8. A modeling device for a virtual power plant cluster in an energy management system, characterized in that, The modeling device includes: The acquisition module is used to traverse each of the virtual power plant clusters to be modeled, and acquire the virtual power plant type, first quantity, first adjustable characteristic, power grid dispatching instructions, and first power prediction values ​​under multiple preset prediction scenarios for each virtual power plant cluster. The strategy determination module is used to determine the VPP participation strategy and VPP coordination and adjustment strategy of each virtual power plant cluster based on the power grid dispatching instructions. The output range determination module is used to determine the first output range of each virtual power plant cluster based on the virtual power plant type, the first quantity, the first adjustable characteristic, and the VPP participation in the main grid scheduling strategy of each virtual power plant cluster. The equivalent ramp rate determination module is used to determine the first equivalent ramp rate of each virtual power plant cluster based on the virtual power plant type, the first quantity, the first adjustable characteristic, and the VPP coordination organization adjustment strategy of each virtual power plant cluster. The modeling module is used to determine the first output range of each virtual power plant cluster in a future time period based on the first power prediction value and the first output range, constrained by the first equivalent ramp rate, as the modeling result of each virtual power plant cluster.

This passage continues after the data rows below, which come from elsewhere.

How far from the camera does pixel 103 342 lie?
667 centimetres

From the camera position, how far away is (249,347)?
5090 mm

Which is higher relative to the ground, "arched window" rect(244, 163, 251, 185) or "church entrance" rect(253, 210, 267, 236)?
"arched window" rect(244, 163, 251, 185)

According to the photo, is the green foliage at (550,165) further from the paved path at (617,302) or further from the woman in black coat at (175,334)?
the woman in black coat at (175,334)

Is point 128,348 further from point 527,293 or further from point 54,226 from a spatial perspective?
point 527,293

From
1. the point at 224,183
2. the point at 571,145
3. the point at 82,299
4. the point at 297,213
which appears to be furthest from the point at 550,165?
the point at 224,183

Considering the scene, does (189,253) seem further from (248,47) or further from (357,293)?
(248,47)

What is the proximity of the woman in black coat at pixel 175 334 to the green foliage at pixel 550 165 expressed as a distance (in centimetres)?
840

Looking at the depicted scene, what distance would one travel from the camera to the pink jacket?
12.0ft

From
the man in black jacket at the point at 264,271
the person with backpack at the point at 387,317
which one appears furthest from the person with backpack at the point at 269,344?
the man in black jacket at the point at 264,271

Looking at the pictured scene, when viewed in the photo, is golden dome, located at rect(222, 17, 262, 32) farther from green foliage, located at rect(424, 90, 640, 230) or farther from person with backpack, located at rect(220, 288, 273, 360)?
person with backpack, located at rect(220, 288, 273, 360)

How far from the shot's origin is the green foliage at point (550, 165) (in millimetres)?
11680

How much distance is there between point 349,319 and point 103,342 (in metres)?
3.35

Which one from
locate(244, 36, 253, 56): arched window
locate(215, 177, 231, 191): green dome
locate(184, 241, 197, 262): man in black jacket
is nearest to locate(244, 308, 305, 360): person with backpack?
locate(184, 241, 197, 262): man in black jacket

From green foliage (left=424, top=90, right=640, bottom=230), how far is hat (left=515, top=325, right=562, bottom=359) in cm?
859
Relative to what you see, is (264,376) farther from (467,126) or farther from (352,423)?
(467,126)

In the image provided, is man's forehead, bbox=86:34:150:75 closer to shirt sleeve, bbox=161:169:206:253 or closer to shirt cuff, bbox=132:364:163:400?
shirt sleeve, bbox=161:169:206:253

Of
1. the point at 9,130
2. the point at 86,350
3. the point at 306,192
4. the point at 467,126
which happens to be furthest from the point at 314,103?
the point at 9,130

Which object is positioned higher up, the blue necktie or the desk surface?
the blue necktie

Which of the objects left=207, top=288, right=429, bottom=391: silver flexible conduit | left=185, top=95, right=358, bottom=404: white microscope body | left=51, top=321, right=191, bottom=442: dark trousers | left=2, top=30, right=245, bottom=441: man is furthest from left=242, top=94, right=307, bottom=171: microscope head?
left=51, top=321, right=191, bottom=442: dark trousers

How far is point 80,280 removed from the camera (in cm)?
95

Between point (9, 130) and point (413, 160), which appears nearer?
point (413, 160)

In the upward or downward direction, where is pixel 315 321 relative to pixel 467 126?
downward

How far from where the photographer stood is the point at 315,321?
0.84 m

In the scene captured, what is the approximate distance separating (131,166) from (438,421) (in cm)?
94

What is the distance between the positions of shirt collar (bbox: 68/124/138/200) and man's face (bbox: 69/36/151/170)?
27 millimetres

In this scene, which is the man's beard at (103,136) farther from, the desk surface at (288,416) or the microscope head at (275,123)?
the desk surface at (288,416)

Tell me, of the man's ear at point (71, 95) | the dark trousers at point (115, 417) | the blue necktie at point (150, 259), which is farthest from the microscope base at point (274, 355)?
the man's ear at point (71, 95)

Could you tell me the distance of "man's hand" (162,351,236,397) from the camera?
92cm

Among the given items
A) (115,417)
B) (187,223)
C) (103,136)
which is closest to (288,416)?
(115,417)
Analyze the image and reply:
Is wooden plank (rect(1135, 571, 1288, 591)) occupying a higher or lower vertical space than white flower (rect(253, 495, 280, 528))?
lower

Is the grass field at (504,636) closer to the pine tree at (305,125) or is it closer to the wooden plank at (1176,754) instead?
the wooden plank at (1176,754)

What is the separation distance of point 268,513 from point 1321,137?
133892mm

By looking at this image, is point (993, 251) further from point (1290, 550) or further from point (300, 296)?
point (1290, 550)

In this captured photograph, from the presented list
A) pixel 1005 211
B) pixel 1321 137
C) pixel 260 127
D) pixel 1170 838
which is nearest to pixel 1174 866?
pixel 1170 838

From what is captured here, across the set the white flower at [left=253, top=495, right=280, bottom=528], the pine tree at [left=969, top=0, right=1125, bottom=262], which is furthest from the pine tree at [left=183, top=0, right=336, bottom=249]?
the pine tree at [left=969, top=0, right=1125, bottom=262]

9. A computer device, characterized in that, include: A memory and a processor are interconnected, the memory storing computer instructions, and the processor executing the computer instructions to perform the modeling method of the virtual power plant cluster in the energy management system according to any one of claims 1 to 7.

10. A computer-readable storage medium, characterized in that, The computer-readable storage medium stores computer instructions for causing the computer to execute the modeling method of the virtual power plant cluster in the energy management system as described in any one of claims 1 to 7.